Push Press Exercise

Builds strength and control by improving stability, coordination, and efficient movement.

Push Press
Push Press
Level: expert
Equipment: barbell
Force: push
Mechanic: compound
Core muscles: shoulders
Secondary muscle: quadriceps, triceps

Description

Push press focuses on controlled movement and maintaining proper body alignment throughout the exercise. The goal is to create tension where needed while avoiding unnecessary strain or momentum. This helps improve movement quality, joint stability, and overall physical control.

Exercise FAQ

How should I program this in a workout?

Use it after your warm-up when you’re fresh. Aim for 2–4 sets and choose a rep range that matches your goal (strength: lower reps; muscle: moderate reps).

Which muscles should feel like they’re doing most of the work?

You should feel the target muscles working while the rest of the body stays braced. If a joint or the lower back is doing the heavy lifting, reduce load and tighten your setup. Think of it as pressing done with repeatable, clean reps.

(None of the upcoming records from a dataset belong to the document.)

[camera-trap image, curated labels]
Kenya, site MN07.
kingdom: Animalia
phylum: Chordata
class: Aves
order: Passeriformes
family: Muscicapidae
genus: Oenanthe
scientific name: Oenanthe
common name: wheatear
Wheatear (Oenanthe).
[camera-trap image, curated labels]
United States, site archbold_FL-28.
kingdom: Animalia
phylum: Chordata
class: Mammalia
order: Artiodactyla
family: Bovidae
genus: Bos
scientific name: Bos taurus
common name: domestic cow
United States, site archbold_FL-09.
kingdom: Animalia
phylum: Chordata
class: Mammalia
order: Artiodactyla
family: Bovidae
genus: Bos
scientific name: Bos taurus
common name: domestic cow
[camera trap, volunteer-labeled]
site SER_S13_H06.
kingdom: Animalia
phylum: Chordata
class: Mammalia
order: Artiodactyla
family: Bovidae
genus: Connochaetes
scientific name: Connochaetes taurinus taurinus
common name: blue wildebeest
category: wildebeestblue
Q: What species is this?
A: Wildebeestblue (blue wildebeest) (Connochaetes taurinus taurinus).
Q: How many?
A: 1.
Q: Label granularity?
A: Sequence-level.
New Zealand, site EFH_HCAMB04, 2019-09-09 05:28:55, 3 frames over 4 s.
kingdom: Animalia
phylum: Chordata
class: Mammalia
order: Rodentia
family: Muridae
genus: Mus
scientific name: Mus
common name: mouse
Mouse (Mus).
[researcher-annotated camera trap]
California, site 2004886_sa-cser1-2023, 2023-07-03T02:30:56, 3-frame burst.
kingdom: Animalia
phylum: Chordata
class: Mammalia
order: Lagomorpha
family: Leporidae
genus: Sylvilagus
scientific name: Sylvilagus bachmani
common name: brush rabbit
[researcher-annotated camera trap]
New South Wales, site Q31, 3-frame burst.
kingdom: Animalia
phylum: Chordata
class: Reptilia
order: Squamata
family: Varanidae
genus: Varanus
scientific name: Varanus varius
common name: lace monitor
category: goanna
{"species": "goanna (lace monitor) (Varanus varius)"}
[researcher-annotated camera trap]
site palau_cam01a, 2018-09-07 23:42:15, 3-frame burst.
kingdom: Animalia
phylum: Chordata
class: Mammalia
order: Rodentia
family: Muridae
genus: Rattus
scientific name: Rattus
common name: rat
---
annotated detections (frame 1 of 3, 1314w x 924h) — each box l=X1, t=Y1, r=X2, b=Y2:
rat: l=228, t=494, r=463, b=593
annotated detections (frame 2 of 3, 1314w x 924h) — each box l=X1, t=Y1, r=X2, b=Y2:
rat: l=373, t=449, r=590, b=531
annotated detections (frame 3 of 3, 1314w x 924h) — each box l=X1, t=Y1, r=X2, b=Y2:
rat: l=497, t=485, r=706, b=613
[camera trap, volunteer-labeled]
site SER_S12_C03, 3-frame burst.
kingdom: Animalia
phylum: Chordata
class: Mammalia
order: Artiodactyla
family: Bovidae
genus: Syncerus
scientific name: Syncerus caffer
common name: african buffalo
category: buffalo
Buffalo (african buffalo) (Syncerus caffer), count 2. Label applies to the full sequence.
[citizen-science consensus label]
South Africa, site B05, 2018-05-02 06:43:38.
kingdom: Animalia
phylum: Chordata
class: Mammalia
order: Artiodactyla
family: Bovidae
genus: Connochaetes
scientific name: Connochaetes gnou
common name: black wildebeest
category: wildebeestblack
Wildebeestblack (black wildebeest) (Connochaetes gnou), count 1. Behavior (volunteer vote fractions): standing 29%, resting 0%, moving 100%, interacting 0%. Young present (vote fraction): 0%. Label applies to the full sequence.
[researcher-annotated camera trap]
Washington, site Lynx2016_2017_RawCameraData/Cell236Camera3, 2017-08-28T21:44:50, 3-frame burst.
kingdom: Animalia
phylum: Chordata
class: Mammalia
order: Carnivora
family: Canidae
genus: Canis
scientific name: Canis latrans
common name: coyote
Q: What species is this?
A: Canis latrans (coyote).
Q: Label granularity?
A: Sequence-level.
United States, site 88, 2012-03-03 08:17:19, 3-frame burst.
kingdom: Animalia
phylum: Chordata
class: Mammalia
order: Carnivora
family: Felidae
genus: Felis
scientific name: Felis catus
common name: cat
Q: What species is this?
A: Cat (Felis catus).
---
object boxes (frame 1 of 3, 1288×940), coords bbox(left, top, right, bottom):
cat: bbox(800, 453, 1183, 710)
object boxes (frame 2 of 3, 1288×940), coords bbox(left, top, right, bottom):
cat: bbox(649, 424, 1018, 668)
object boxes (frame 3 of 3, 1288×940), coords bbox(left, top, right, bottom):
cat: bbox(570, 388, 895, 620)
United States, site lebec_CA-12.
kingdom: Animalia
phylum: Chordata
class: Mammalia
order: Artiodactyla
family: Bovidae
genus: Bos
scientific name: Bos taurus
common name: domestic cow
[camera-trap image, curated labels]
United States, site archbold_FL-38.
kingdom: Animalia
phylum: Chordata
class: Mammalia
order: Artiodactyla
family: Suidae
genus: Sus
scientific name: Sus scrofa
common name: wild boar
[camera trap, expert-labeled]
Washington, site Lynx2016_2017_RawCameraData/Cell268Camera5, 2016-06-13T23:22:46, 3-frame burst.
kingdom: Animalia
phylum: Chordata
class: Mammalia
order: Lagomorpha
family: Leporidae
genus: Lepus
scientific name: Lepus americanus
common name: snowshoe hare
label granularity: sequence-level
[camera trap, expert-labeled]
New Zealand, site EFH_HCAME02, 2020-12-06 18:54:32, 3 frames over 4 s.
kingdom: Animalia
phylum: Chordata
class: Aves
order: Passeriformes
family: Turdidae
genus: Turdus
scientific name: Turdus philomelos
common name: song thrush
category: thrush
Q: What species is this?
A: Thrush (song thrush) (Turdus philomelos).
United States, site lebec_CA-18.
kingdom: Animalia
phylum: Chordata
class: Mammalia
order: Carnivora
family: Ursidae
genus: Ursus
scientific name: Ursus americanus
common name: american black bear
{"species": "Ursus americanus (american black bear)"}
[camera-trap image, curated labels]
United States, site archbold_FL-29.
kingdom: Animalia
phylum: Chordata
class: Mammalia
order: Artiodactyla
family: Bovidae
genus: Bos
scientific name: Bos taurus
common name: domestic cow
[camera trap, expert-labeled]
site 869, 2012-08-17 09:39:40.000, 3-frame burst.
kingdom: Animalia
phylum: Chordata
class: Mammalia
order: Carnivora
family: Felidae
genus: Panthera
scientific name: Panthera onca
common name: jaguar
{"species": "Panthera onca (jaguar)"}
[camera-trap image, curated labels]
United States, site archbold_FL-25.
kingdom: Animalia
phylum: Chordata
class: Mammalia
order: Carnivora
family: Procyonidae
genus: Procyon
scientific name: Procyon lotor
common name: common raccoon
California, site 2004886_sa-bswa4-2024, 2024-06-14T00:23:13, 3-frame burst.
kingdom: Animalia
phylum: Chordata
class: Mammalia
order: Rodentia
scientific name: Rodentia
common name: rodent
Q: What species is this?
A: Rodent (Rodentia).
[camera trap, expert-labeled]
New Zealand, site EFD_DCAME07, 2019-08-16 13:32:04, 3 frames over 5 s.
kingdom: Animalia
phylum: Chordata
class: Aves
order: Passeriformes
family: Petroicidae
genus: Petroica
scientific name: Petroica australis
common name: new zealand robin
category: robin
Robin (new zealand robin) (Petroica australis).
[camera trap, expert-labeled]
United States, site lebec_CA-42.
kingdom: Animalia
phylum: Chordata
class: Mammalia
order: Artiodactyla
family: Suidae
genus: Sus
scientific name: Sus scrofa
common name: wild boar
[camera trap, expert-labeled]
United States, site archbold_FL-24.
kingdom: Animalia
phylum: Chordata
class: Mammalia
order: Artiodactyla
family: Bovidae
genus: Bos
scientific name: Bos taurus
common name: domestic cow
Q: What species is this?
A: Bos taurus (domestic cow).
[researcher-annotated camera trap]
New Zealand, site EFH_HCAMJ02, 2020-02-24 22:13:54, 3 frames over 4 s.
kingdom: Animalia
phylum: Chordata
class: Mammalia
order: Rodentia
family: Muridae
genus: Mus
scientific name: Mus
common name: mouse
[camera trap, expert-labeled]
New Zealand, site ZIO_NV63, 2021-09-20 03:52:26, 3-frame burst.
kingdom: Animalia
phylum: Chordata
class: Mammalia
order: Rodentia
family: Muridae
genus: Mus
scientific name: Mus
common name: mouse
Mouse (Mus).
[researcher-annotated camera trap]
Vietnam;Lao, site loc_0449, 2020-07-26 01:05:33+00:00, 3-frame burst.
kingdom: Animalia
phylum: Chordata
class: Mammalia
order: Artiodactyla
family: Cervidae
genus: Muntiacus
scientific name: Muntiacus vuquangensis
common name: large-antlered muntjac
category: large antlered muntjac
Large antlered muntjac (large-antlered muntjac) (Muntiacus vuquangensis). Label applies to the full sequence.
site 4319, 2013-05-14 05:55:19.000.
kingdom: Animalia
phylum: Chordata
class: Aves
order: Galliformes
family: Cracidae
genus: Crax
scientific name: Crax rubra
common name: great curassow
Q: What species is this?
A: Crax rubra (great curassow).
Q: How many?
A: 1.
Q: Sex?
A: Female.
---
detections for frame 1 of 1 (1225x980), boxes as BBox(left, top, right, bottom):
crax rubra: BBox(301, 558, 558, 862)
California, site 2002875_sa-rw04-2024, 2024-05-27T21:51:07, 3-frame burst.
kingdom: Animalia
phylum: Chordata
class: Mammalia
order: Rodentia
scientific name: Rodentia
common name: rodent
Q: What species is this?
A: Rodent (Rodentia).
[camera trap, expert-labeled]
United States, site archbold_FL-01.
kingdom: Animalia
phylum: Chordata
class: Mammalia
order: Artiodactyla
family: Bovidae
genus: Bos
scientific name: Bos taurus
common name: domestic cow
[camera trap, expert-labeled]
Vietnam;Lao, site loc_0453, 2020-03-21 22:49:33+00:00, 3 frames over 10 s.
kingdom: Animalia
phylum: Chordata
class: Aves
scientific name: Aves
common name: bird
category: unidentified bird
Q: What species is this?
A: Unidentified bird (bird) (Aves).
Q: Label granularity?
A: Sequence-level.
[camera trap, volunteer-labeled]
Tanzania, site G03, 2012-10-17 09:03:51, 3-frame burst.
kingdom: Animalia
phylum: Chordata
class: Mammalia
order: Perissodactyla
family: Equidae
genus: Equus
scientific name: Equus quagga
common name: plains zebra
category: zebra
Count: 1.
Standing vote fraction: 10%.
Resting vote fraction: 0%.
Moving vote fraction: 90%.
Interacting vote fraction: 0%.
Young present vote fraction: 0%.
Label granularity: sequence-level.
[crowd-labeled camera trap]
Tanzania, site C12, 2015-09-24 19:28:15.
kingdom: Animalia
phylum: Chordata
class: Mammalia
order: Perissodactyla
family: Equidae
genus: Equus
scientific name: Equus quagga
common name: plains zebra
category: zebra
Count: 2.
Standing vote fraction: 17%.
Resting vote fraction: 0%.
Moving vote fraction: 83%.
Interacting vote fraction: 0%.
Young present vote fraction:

How can I make this exercise harder without adding a lot of weight?

Slow down the lowering phase, add a brief pause in the hardest position, or increase total reps while keeping form crisp. Think of it as pressing done with repeatable, clean reps.

Disclaimer

This content is for educational purposes only and does not replace professional medical or fitness advice. Consult a qualified healthcare provider before beginning any new exercise routine. Exercise safely and listen to your body.